LOU Richards will be honoured with a state funeral after his family on Tuesday accepted the Victorian Government's offer of a public farewell for the Collingwood legend.
The timing is still being finalised, but the likelihood is that the funeral may now take place next week.
Richards died on Monday at a Melbourne nursing home, aged 94, with his passing evoking countless tributes from those who knew him and those who felt as if they knew him across his more than 70 years in the public eye.
The Magpie great, who played 250 games for Collingwood and captained its 1953 premiership side, will be farewelled with a state funeral in a similar manner to legendary Bulldogs champion and media personality Ted Whitten, who died in 1995.
Richards' daughter, Nicole Morrison, spoke with family members after the State Government made the offer of a state funeral before agreeing to the move.
Thousands of Collingwood fans are expected to fill the streets for the funeral service.
Melbourne legend Jim Stynes was the last AFL footballer granted a state-funded send-off in 2012.

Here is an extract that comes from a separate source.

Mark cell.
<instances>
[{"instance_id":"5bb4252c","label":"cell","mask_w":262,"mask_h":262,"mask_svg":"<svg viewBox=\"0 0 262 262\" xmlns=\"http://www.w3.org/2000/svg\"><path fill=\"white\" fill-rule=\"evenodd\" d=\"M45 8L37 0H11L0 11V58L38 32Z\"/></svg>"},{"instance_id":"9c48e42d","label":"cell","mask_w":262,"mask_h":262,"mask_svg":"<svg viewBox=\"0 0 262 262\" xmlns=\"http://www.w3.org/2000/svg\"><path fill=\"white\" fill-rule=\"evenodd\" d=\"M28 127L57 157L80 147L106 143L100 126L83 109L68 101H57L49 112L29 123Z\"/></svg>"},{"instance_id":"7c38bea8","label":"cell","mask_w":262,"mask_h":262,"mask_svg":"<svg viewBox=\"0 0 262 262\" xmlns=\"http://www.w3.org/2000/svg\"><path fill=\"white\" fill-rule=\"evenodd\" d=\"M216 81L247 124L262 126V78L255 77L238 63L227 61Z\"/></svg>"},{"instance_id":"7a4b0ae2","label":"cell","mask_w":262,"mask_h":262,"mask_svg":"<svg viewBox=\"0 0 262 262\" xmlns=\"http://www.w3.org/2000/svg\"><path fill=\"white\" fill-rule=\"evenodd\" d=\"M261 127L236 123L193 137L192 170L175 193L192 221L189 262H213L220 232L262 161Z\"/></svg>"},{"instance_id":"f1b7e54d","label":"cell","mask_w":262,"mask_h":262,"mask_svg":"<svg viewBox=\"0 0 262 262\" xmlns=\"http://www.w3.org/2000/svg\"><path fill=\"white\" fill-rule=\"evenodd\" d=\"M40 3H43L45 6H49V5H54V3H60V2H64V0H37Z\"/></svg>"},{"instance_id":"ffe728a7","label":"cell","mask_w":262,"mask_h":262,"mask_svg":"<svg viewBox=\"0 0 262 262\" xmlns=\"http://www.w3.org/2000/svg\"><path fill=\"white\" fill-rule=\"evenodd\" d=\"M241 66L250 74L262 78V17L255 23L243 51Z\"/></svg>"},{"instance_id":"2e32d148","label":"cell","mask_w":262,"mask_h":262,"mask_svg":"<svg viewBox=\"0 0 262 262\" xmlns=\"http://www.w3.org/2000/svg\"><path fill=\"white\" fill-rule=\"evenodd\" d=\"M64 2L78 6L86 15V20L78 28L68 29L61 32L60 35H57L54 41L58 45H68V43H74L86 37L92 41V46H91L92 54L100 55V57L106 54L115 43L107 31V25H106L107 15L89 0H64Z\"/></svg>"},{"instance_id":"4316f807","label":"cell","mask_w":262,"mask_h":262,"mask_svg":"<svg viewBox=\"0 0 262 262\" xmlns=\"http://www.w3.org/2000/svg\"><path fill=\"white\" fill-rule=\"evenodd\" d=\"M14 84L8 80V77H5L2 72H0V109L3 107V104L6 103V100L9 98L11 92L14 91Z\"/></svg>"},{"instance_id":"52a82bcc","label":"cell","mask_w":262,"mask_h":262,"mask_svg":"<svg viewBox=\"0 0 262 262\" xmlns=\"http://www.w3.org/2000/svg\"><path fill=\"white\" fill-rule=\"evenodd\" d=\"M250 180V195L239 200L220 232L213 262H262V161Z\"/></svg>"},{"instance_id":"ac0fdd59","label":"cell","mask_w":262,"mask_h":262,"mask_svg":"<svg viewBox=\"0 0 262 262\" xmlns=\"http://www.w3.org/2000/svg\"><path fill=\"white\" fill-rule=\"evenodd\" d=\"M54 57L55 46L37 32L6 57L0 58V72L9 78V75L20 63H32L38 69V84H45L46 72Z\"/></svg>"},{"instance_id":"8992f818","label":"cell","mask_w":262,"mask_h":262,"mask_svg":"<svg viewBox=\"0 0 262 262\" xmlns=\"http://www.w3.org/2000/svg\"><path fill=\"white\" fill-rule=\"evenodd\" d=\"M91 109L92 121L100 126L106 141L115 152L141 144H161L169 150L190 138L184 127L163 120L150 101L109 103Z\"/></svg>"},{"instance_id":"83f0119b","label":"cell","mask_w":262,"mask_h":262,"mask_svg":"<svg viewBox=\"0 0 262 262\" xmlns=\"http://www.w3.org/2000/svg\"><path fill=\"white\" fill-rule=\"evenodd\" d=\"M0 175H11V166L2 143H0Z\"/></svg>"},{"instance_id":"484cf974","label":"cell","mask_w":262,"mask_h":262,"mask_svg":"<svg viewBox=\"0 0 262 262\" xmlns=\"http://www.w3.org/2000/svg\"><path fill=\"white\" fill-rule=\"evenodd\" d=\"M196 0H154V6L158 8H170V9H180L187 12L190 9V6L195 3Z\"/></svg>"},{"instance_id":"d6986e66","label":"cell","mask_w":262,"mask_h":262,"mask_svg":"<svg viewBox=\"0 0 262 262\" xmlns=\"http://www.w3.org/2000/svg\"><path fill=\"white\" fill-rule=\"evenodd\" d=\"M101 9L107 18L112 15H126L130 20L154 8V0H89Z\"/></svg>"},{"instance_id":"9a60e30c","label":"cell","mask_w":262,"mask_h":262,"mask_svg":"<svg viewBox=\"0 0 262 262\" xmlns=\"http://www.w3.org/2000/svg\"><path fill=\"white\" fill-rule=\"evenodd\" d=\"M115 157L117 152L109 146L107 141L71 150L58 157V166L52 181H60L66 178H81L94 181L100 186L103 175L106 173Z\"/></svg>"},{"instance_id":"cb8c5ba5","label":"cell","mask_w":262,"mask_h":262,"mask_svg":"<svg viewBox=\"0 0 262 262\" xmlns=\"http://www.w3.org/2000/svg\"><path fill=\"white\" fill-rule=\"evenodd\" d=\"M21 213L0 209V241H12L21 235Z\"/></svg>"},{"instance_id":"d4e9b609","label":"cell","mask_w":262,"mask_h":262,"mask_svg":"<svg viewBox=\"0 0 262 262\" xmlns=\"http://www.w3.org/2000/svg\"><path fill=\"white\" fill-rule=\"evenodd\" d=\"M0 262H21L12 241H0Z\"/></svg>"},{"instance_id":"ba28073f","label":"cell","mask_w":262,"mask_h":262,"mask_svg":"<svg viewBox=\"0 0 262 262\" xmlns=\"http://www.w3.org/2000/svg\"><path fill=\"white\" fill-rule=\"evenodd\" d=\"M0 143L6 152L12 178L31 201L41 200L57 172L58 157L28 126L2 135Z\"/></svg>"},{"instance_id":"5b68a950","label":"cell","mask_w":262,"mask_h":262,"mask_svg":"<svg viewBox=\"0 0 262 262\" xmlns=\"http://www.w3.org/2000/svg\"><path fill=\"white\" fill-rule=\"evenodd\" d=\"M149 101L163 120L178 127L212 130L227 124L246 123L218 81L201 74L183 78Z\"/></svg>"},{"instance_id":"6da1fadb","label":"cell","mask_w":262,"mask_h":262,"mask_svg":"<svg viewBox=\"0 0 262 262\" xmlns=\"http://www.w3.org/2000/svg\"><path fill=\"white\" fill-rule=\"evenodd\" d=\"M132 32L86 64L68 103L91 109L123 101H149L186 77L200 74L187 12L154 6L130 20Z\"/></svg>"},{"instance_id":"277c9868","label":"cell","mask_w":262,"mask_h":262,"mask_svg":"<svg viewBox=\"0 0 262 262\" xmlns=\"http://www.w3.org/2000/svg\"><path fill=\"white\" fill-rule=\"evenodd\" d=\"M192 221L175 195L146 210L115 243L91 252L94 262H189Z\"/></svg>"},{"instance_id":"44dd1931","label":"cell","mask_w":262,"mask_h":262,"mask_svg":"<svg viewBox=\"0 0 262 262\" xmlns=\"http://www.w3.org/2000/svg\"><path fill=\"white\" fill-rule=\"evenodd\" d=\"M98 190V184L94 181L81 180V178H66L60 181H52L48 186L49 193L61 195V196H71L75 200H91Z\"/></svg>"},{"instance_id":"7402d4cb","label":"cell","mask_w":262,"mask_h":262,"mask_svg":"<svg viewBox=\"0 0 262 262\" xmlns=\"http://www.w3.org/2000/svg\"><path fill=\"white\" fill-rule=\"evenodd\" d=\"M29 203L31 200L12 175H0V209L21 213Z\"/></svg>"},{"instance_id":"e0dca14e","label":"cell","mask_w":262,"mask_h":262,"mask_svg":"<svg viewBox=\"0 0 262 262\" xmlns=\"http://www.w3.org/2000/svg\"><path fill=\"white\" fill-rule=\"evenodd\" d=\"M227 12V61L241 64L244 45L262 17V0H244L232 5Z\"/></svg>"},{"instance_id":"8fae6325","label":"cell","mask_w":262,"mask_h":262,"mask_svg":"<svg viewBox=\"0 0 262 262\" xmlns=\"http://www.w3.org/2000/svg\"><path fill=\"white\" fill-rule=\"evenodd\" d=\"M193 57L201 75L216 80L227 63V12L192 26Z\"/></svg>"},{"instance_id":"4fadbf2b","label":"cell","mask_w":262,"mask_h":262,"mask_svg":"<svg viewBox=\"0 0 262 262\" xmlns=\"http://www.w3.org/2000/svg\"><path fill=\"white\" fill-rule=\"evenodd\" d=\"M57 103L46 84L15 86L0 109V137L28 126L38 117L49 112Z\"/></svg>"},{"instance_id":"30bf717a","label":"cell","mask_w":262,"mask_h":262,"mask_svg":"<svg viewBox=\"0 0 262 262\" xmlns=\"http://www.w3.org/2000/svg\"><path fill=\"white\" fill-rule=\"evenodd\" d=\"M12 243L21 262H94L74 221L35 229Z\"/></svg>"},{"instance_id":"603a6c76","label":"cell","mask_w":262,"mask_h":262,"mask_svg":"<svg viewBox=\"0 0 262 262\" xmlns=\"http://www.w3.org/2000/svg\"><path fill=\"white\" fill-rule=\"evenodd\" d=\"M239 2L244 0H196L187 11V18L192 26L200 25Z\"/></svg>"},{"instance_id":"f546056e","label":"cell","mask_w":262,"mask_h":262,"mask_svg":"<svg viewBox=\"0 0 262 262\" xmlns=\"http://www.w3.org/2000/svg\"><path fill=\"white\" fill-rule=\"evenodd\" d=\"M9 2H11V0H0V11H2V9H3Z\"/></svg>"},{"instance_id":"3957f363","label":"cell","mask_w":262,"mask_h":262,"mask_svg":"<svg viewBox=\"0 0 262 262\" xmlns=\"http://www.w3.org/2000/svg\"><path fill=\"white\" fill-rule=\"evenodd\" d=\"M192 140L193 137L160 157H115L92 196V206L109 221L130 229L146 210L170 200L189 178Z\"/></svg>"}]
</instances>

"I think dad would have really liked the idea," Ms Morrison said.
"And though the family might be nervous in terms of pressure, we think this is something he deserves. And we think a lot of Victorians would like that."
And in a poignant move, Richards' daughters Nicole and Kim are considering resting the ashes of their late mother Edna with their father for his final internment.
"It's something we are considering," she said.
"It would be nice for them to finally be back together."